When it comes to child pornography, most would agree that viewing any child porn is sufficient for an entire lifetime. But in a case decided Monday, the Third Circuit determined that a jury didn't see too much child porn to be unfairly prejudiced.

Where does the Third Circuit draw the line between prejudice and probative value when it comes to child pornography?

Conviction for Child Porn

Pennsylvania resident Craig Alan Finley was convicted in federal court on child pornography charges including the distribution of "material depicting the sexual exploitation of a minor." Because of his collection of more than 30,000 child porn images and videos, he was sentenced to 50 years in prison with a lifetime of supervised release.

During Finley's trial, the prosecution showed the jury 11 videos and two images from Finley's collection. Each contained graphic images of children, with some showing young boys "being anally raped and crying." The court allowed all 11 videos to be shown to the jury.

Court's Rule 403 Discretion

As a reminder, under the Federal Rules of Evidence (FRE 403), courts can exclude evidence that is unfairly prejudicial or cumulative as long as its prejudice substantially outweighs the evidence's probative value.

The Third Circuit in Finley notes that as long as the court gives a reason for allowing evidence, which evinces some balancing of prejudice and probative value, in the face of a FRE 403 objection, they will typically affirm the lower court's ruling.
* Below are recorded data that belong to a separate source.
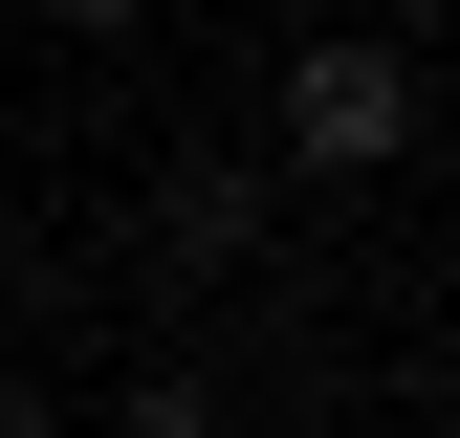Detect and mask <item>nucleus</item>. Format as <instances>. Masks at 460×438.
<instances>
[{
	"label": "nucleus",
	"instance_id": "3",
	"mask_svg": "<svg viewBox=\"0 0 460 438\" xmlns=\"http://www.w3.org/2000/svg\"><path fill=\"white\" fill-rule=\"evenodd\" d=\"M0 438H44V395H0Z\"/></svg>",
	"mask_w": 460,
	"mask_h": 438
},
{
	"label": "nucleus",
	"instance_id": "1",
	"mask_svg": "<svg viewBox=\"0 0 460 438\" xmlns=\"http://www.w3.org/2000/svg\"><path fill=\"white\" fill-rule=\"evenodd\" d=\"M394 132H417V66H394V44H307V66H285V153H307V176H373Z\"/></svg>",
	"mask_w": 460,
	"mask_h": 438
},
{
	"label": "nucleus",
	"instance_id": "2",
	"mask_svg": "<svg viewBox=\"0 0 460 438\" xmlns=\"http://www.w3.org/2000/svg\"><path fill=\"white\" fill-rule=\"evenodd\" d=\"M132 438H219V395L198 372H132Z\"/></svg>",
	"mask_w": 460,
	"mask_h": 438
}]
</instances>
Although the trial court wasn't as effusive as the Third Circuit would prefer, it did proffer some explanation of its FRE 403 analysis. So the Finley court affirmed the lower court's decisions to allow the videos into evidence.

Probative Value of Videos in General

The key to these FRE 403 rulings was that the prosecution is entitled to prove up the elements of the charged crimes. In this case, the allegation that Finley "knowingly" distributed child porn could be proven by displaying the videos which were then identified as child porn.

The Third Circuit noted that the defense offering to stipulate that the videos were child porn was not dispositive; the prosecution was still allowed to present its evidence in a way that showed a narrative to the jury, even if that narrative involved graphic images.

Similarly, there is not a per se limit to how many videos can be presented if a judge, after reviewing the tapes first, decides that there is still probative value to showing the child porn videos to the jury.

Bottom Line: As long as a judge determines a jury won't be unfairly prejudiced, there is no upper limit to how much child porn can be shown.